Recentemente, vários casos foram noticiados nos jornais. Há
inúmeros concursos públicos viciados e os “responsáveis” não são punidos, nem
chamados ao tribunal. É uma vergonha absoluta.
Obras públicas milionárias (estradas, aeroportos, etc.) são
atribuídas por “adjudicação directa” a certas empresas, sem concurso público,
pondo em causa a transparência e lançando suspeitas perfeitamente evitáveis.
Fortunas fabulosas, não é de admirar!, são construídas num ápice, e ninguém sabe
donde vem a alcavala, neste Eldorado dos novos-ricos, a máfia de colarinho
branco.
Instala-se, a pouco e pouco, na penumbra da “democracia”,
uma autêntica República dos Malabaristas. É um Poder medonho, avassalador,
autocrático e patrimonialista, beneficiando, por ora, de algum apoio
internacional e da complacência das chancelarias ocidentais.
O pior é que o “rent-seeking”, o uso de cargos públicos
para fins privados, é ainda uma prática largamente tolerada em Cabo Verde.
Não há, da parte do Poder, nem da Imprensa, um esforço de
educação cívica no sentido de des-legitimar esse cancro democrático, que abala a
confiança nas instituições e a credibilidade do Estado de direito. O PAICV já
ocupou todos os cargos de chefia na Administração Pública e nas empresas
estatais, ou dominadas pelo Estado, passando por cima do mérito ou de
considerações de justiça. O que vale é ter cartão de militante e professar o
magnífico “socialismo democrático” do dr. José Maria Neves.
É certo que o PNUD tem publicado relatórios pouco
recomendáveis, quanto ao Desenvolvimento Humano. O Banco Mundial idem aspas, no
tocante à corrupção. Mas isso não preocupa, porque nunca são discutidos na
televisão ou na rádio nacional. A censura e a manipulação da comunicação social
(factores que impulsionam a democracia iliberal) são de tal monta que, na
recente classificação dos Repórteres Sem Fronteiras, ONG que avalia a liberdade
de imprensa, Cabo Verde desceu 16 lugares duma assentada. É obra!

## PROBLEMA BREVE 1
Reescreva os registos desde a linha que contém "What is the measured" até à linha que contém "1.09 meters", inclusive, trocando "chocolate chip cookie" por "oatmeal cookie" e deixando tudo o resto inalterado.

## REGISTOS
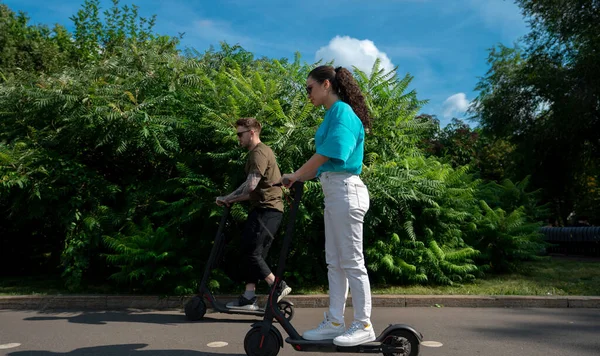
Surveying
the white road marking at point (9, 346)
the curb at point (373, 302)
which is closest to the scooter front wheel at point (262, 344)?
the white road marking at point (9, 346)

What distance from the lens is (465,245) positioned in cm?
801

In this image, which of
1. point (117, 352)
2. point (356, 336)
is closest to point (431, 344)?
point (356, 336)

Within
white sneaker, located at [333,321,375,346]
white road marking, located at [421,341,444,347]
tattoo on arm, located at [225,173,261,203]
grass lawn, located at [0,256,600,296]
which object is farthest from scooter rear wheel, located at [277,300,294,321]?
white sneaker, located at [333,321,375,346]

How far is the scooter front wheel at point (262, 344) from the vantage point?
12.6 ft

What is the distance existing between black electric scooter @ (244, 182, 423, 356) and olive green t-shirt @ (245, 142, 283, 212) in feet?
5.74

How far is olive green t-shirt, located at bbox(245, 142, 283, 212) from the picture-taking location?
18.5 feet

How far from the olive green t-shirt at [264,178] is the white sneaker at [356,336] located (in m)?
2.26

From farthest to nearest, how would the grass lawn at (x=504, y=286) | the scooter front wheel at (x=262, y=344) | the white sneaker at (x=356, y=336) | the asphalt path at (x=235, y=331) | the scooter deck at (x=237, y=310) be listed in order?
the grass lawn at (x=504, y=286) → the scooter deck at (x=237, y=310) → the asphalt path at (x=235, y=331) → the scooter front wheel at (x=262, y=344) → the white sneaker at (x=356, y=336)

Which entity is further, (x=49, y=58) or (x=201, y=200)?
(x=49, y=58)

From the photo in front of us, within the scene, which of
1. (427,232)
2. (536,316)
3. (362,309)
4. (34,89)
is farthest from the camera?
(34,89)

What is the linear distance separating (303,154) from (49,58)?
16.7m

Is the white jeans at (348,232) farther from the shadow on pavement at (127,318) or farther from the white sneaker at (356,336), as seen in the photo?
the shadow on pavement at (127,318)

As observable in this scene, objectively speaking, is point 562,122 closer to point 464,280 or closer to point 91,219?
point 464,280

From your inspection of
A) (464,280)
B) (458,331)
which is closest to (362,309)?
(458,331)
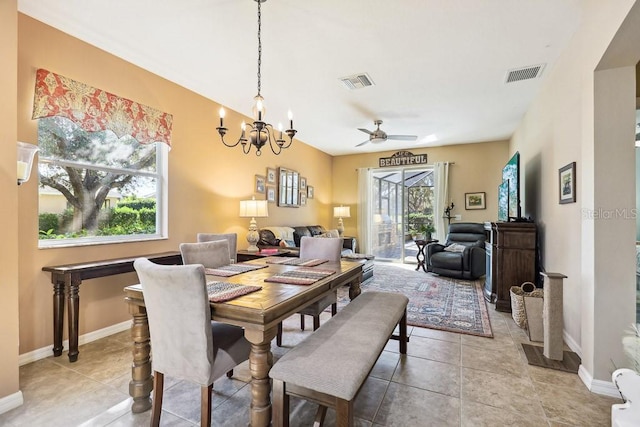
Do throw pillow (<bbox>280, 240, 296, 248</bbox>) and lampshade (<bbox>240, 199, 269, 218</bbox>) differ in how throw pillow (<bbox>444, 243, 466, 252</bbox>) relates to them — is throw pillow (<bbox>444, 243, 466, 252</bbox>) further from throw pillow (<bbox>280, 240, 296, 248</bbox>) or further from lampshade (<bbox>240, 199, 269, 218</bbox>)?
lampshade (<bbox>240, 199, 269, 218</bbox>)

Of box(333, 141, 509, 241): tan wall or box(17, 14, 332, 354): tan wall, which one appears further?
box(333, 141, 509, 241): tan wall

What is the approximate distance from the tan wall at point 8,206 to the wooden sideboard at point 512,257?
443 centimetres

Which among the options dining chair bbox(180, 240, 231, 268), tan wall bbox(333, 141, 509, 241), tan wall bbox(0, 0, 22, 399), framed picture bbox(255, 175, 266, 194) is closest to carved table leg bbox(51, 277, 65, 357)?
tan wall bbox(0, 0, 22, 399)

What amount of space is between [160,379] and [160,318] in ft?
1.26

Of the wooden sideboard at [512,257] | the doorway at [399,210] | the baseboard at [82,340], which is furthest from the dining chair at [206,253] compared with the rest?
the doorway at [399,210]

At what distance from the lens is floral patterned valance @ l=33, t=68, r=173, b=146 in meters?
2.43

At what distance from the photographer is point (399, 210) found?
7.38 m

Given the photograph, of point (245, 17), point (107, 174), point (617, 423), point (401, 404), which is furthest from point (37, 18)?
point (617, 423)

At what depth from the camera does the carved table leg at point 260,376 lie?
1.38 meters

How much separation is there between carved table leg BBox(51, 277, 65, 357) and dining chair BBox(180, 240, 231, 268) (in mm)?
1044

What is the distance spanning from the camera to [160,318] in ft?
4.88

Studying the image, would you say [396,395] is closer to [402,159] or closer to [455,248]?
[455,248]

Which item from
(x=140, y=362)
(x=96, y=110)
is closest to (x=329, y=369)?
(x=140, y=362)

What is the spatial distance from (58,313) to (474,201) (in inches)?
275
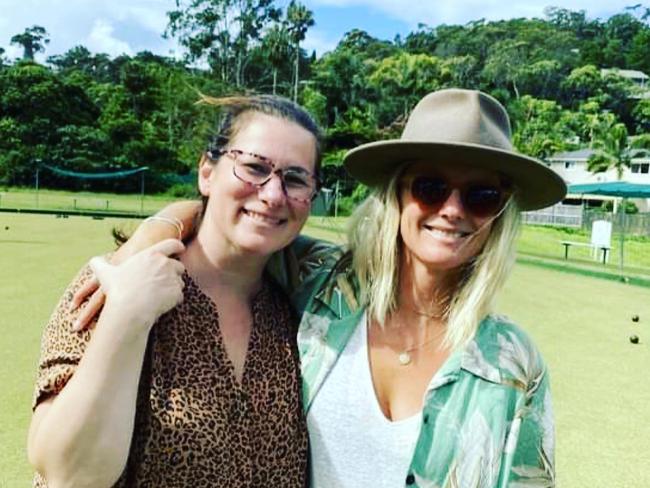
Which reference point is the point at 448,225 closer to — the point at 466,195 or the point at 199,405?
the point at 466,195

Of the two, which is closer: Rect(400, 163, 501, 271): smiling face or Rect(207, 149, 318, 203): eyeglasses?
Rect(207, 149, 318, 203): eyeglasses

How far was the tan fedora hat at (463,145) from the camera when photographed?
7.22ft

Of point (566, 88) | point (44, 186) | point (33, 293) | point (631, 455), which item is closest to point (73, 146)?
point (44, 186)

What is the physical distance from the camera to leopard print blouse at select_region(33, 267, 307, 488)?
185 centimetres

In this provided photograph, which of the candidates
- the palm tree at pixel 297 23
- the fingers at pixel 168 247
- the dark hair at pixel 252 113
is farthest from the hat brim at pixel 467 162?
the palm tree at pixel 297 23

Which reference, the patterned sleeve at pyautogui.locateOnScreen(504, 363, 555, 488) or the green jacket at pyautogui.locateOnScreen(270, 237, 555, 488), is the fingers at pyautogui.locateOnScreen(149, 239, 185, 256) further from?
the patterned sleeve at pyautogui.locateOnScreen(504, 363, 555, 488)

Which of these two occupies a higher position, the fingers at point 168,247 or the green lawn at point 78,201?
the fingers at point 168,247

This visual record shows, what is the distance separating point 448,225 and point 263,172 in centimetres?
57

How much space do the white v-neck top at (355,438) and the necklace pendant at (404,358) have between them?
128 mm

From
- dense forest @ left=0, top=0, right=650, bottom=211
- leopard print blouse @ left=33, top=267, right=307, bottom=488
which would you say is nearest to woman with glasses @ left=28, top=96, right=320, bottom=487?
leopard print blouse @ left=33, top=267, right=307, bottom=488

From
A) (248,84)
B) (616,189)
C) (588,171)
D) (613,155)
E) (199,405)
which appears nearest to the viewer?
(199,405)

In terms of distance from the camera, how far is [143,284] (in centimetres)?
179

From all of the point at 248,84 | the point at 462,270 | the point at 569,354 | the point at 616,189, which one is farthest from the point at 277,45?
the point at 462,270

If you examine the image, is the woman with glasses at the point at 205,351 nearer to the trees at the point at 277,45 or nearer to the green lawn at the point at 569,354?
the green lawn at the point at 569,354
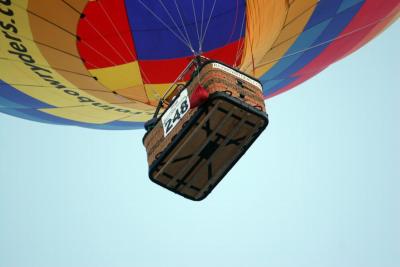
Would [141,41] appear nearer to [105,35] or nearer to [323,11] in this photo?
[105,35]

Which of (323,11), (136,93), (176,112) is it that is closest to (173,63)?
(136,93)

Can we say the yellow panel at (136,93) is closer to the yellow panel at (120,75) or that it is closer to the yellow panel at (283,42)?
the yellow panel at (120,75)

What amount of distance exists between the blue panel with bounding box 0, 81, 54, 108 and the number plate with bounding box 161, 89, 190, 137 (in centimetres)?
342

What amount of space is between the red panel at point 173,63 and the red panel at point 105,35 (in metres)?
0.23

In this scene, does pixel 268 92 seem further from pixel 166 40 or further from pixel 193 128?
pixel 193 128

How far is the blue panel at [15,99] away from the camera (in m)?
10.2

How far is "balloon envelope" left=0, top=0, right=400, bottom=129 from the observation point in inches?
344

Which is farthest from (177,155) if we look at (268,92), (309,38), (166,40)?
(268,92)

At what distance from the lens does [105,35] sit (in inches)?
353

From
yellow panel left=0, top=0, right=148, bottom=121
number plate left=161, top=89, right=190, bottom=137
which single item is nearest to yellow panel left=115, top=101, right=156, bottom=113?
yellow panel left=0, top=0, right=148, bottom=121

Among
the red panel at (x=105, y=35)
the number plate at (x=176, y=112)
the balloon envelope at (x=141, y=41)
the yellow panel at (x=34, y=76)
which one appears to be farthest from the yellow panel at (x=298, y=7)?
the yellow panel at (x=34, y=76)

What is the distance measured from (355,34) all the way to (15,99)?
177 inches

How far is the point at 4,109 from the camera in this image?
435 inches

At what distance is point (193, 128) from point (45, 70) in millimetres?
3056
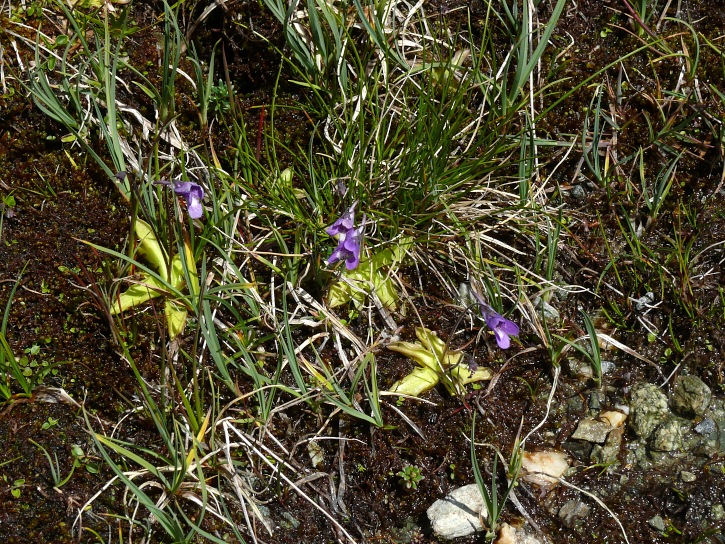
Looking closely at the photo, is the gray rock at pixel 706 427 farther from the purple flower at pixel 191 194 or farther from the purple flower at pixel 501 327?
the purple flower at pixel 191 194

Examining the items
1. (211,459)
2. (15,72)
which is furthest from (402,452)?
(15,72)

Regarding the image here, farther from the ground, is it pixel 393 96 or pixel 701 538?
pixel 393 96

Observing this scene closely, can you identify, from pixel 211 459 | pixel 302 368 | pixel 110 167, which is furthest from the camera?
pixel 110 167

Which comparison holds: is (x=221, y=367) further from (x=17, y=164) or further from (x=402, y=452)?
(x=17, y=164)

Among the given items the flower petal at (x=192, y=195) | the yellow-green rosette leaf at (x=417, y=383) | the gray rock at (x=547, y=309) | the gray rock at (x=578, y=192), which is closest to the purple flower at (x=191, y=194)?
the flower petal at (x=192, y=195)

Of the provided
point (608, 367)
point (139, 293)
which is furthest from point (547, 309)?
point (139, 293)

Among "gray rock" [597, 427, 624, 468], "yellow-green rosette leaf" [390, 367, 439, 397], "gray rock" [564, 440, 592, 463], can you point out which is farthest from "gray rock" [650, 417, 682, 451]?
"yellow-green rosette leaf" [390, 367, 439, 397]

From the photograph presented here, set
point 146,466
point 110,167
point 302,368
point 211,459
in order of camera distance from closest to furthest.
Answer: point 146,466
point 211,459
point 302,368
point 110,167
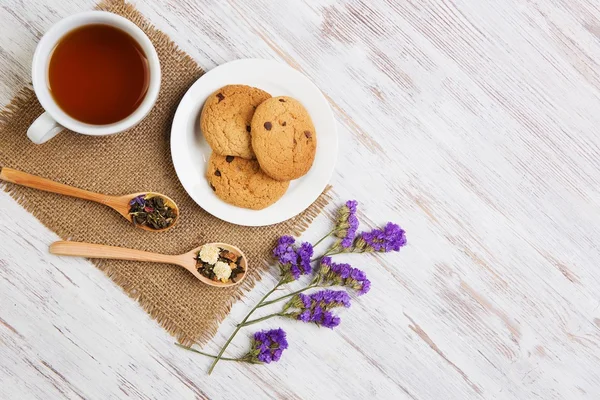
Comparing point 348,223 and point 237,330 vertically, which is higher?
point 348,223

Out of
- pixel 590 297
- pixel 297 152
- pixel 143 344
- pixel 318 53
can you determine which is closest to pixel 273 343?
pixel 143 344

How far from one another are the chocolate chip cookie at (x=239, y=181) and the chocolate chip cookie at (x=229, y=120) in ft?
0.07

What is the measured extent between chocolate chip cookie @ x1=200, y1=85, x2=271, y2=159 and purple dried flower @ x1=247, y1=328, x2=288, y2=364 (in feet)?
1.21

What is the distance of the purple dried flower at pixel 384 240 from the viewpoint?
1.18m

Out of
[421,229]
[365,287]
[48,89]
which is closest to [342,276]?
[365,287]

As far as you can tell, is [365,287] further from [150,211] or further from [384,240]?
[150,211]

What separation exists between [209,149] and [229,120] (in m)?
0.09

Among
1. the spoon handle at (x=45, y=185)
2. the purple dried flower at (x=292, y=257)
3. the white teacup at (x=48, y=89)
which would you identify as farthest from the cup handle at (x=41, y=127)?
the purple dried flower at (x=292, y=257)

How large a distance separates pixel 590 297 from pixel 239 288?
778mm

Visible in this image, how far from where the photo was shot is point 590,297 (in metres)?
1.27

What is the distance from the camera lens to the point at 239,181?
1.09 meters

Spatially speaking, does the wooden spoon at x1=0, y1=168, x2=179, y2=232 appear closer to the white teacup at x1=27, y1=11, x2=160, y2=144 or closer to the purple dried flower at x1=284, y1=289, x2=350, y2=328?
the white teacup at x1=27, y1=11, x2=160, y2=144

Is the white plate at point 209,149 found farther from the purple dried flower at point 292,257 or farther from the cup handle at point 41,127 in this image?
the cup handle at point 41,127

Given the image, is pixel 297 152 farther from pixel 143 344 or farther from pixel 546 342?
pixel 546 342
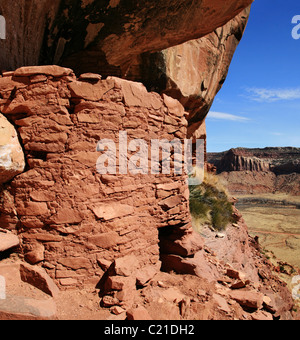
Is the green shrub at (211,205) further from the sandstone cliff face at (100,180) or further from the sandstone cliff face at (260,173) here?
the sandstone cliff face at (260,173)

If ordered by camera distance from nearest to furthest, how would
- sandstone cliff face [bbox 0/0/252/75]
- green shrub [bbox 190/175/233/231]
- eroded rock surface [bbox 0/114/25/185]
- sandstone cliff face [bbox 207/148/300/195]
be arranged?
eroded rock surface [bbox 0/114/25/185] → sandstone cliff face [bbox 0/0/252/75] → green shrub [bbox 190/175/233/231] → sandstone cliff face [bbox 207/148/300/195]

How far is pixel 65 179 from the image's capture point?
257cm

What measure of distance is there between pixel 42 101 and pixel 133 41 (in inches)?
83.0

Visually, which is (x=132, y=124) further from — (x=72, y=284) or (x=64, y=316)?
(x=64, y=316)

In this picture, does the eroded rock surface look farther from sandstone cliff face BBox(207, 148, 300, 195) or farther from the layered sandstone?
sandstone cliff face BBox(207, 148, 300, 195)

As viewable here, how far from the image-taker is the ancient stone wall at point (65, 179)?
2.54 m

## PROBLEMA BREVE 2
Prossiga o artigo de opinião sobre a corrupção e a liberdade de imprensa em Cabo Verde, retomando-o logo após a última frase apresentada.

## RESPOSTA 1
What is the measured extent between oatmeal cookie @ x1=200, y1=85, x2=271, y2=159 and purple dried flower @ x1=247, y1=328, x2=288, y2=364 (in feet)?
1.21

What is the distance of the purple dried flower at pixel 384 240 from the viewpoint?
1.18m

Out of
[421,229]
[365,287]
[48,89]
which is closest to [342,276]?
[365,287]

As far as you can tell, is [365,287] further from [150,211] or further from [384,240]?
[150,211]

What separation exists between [209,149] and [229,120] (in m)?
0.09

Among
1. the spoon handle at (x=45, y=185)
2. the purple dried flower at (x=292, y=257)
3. the white teacup at (x=48, y=89)
which would you identify as farthest from the cup handle at (x=41, y=127)?
the purple dried flower at (x=292, y=257)

How large a distance separates pixel 590 297 from pixel 239 288?
778mm

Visible in this image, how far from where the photo was shot is point 590,297 (in metres)?
1.27

What is the distance from the camera lens to the point at 239,181?
1.09 meters

## RESPOSTA 2
A malta do poleiro, encastelada na venerável demagogia,
fala, todavia, de “sucesso”, alegando, com um sorriso paternalista, que as
contas do Estado “estão em dia” e que “não há motivos” de preocupação.
Elementar, meu caro Watson!
Há, em tudo isso, uma contradição interessante: o
Primeiro-Ministro e os seus vassalos vendem, num primeiro momento, a imagem de
“um país de sucesso”, Atlântida liberal com estabilidade macroeconómica, na
linha das recomendações teóricas de Milton Friedman; um país que cresce, enfim,
“à velocidade de cruzeiro”. Mas, volta e meia, acossados pelos sindicatos,
trazem a charada de sempre: “meus amigos, honrados patriotas, infelizmente não
podemos cumprir aquilo que prometemos, o Estado não tem ‘espaço fiscal’ para
tanto”. Por Zeus que é hilariante!!!
Segundo o Departamento de Estado norte-americano, a maioria
dos trabalhadores cabo-verdianos não goza da protecção social. Parece a
Inglaterra do século XVIII, nos primórdios da revolução industrial. A
prostituição infantil aumenta e as “autoridades” calam-se perante o problema. É
uma delícia, o torpor oficial.
Como diria o outro, “quel joli pays, mais quelle misère!”.
Pois o que temos? A democracia totalitária em pleno andamento...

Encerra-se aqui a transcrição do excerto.